A hybrid taxi roams the streets of New York City in 2007. (Photo by Benjamin Kabak)
My first true exposure to the politics and economics of transportation came during my junior year in college when I took a course on the automobile. For my final project, I wrote a detailed treatment of New York City’s taxicab industry and explored why it should be an aggressive first-mover in the environmental space by hybridizing its entire fleet. If you care to read it, it’s right here as a Word Document.
The city obliged my early transportation whims when it became to implement such a policy, but as with any change, cab drivers threw a few. The hybrids didn’t have enough trunk space; they were too expensive to maintain; they can’t withstand the abuse of daily work on the pothole-laden streets of New York. Yadda yadda yadda.

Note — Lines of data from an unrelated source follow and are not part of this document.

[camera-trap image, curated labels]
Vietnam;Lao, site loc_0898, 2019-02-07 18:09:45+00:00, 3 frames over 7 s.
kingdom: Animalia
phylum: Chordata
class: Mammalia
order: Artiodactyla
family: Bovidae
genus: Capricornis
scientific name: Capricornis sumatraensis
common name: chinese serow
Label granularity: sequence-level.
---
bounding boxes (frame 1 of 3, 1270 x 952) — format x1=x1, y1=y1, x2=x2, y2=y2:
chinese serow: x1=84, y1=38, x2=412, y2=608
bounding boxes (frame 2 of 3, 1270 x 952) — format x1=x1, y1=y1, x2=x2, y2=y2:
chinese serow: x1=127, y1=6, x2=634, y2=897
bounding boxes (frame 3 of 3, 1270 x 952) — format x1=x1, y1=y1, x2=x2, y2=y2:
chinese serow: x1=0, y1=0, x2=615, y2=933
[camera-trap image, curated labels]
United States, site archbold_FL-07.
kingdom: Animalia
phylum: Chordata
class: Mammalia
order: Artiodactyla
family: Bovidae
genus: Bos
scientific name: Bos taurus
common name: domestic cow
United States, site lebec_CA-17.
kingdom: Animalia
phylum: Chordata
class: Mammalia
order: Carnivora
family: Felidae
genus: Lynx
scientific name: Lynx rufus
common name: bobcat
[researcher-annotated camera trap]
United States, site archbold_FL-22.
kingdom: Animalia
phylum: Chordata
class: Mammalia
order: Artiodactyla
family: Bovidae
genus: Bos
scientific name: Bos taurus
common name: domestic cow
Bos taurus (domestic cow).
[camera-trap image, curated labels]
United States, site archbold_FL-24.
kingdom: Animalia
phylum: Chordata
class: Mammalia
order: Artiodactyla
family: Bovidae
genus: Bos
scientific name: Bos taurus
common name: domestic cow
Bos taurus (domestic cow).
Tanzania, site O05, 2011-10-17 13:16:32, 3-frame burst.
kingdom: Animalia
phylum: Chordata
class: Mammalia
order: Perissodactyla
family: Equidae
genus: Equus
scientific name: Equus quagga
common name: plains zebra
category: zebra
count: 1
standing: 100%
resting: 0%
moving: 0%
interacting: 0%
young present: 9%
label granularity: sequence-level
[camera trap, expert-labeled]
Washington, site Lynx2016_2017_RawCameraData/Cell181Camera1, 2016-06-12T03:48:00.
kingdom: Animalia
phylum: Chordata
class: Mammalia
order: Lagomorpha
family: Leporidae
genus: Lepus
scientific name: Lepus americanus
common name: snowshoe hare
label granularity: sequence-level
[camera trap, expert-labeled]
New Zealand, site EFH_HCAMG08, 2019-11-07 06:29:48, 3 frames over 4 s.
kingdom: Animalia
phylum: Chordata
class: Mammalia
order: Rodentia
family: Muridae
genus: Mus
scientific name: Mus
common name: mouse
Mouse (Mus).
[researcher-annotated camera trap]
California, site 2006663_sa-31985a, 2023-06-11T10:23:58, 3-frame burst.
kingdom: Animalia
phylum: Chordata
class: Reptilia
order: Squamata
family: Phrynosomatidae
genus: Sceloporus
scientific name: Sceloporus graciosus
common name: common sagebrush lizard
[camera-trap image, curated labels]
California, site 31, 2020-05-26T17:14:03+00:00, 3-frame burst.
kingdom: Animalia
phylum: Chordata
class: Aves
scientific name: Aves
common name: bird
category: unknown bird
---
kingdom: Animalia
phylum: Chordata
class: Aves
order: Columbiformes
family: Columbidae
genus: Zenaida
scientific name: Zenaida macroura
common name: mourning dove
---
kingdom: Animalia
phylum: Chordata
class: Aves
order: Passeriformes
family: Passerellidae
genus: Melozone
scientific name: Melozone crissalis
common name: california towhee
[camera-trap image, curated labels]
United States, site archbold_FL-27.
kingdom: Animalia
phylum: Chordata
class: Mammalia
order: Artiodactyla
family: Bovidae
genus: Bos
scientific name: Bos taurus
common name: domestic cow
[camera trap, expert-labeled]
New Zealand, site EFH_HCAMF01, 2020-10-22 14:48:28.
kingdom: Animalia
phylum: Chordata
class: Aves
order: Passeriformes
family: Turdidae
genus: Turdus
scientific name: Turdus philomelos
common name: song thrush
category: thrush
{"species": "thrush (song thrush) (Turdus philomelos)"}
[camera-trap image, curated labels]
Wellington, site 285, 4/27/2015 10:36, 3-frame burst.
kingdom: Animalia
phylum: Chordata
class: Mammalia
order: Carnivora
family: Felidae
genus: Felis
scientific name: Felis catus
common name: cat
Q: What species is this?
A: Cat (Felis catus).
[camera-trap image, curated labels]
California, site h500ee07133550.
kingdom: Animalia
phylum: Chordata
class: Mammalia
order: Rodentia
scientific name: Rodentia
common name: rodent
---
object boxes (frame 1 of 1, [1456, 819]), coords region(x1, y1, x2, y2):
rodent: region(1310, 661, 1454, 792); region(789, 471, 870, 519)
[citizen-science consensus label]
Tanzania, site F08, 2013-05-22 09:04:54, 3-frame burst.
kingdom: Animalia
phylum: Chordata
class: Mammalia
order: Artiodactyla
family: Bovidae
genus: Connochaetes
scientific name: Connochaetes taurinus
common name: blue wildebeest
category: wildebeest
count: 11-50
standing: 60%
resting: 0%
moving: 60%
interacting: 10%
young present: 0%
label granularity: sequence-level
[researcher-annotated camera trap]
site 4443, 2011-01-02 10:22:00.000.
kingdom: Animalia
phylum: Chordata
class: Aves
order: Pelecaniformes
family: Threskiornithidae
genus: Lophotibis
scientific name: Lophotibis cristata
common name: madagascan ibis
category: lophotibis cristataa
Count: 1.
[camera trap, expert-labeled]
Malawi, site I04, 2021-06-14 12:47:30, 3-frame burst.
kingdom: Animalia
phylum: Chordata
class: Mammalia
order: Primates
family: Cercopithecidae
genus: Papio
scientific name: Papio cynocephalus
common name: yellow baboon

Eventually, a lawyer figured out a way to challenge the city’s move by highlighting a preemption argument under the Clean Air Act. The city, said a federal judge, was precluded from enforcing gas mileage standards because Congress had preempted the field via federal legislation. It seems crazy to think that a federal court would find the Clean Air Act a preemption of New York City’s efforts at regulating the taxi industry, but there go.
The city tried to enforce a different policy — offering cab drivers financial incentives to switch to hybrids. That effort too was deemed a “de facto mandate” in violation of the city’s inability to regulate vehicle emissions standards, and while New York could license hybrid taxis and include them on the allowable list of vehicles, the city could not mandate them. Of course, an appeal to the Supreme Court followed.
Yesterday, the high court declined to hear the case, thus ending an important environmental effort for now. City officials were upset. “I am bitterly disappointed,” Taxi and Limousine Commission Chair David S. Yassky said. “New York City is trying to reduce literally millions of tons of carbon dioxide emissions, and the Supreme Court has told us we can’t do it. I cannot imagine when Congress wrote the Clean Air Act that they intended to handcuff states and cities trying to clean their own air.”
Michael Bloomberg too expressed his displeasure with the ruling, and he appealed, off-handedly, to a theory of federalism in which states server as laboratories for federal policy in a democracy. The cities are those that are addressing real-world problems like climate change and energy policy,” the Mayor said. “The federal government seems unable to address those issues.”
So what’s next? Senator Kirsten Gillibrand is on the case. Via Twitter, she said she would again pursue an effort to gain Congressional approval of her Green Taxis Act. She attempted to usher in this piece of legislation in 2009, but the Senate did not act on it. The bill would “authorize States or political subdivisions thereof to regulate fuel economy and emissions standards for taxicabs,” and the full text is available online. Hopefully, this measure can gain approval in DC.
Meanwhile, the city is moving forward with its plans for the Taxi of Tomorrow. The Karsan design has been chosen as the people’s favorite, and the city will soon make its determination from one of the finalists. If the winner is fuel efficient and offers a more sustainable ride, perhaps all of this litigation will have been for naught. Still, the city should be able to mandate its own fuel standards for its taxi fleet, and this non-decision by the Supreme Court is both unsurprising and dismaying.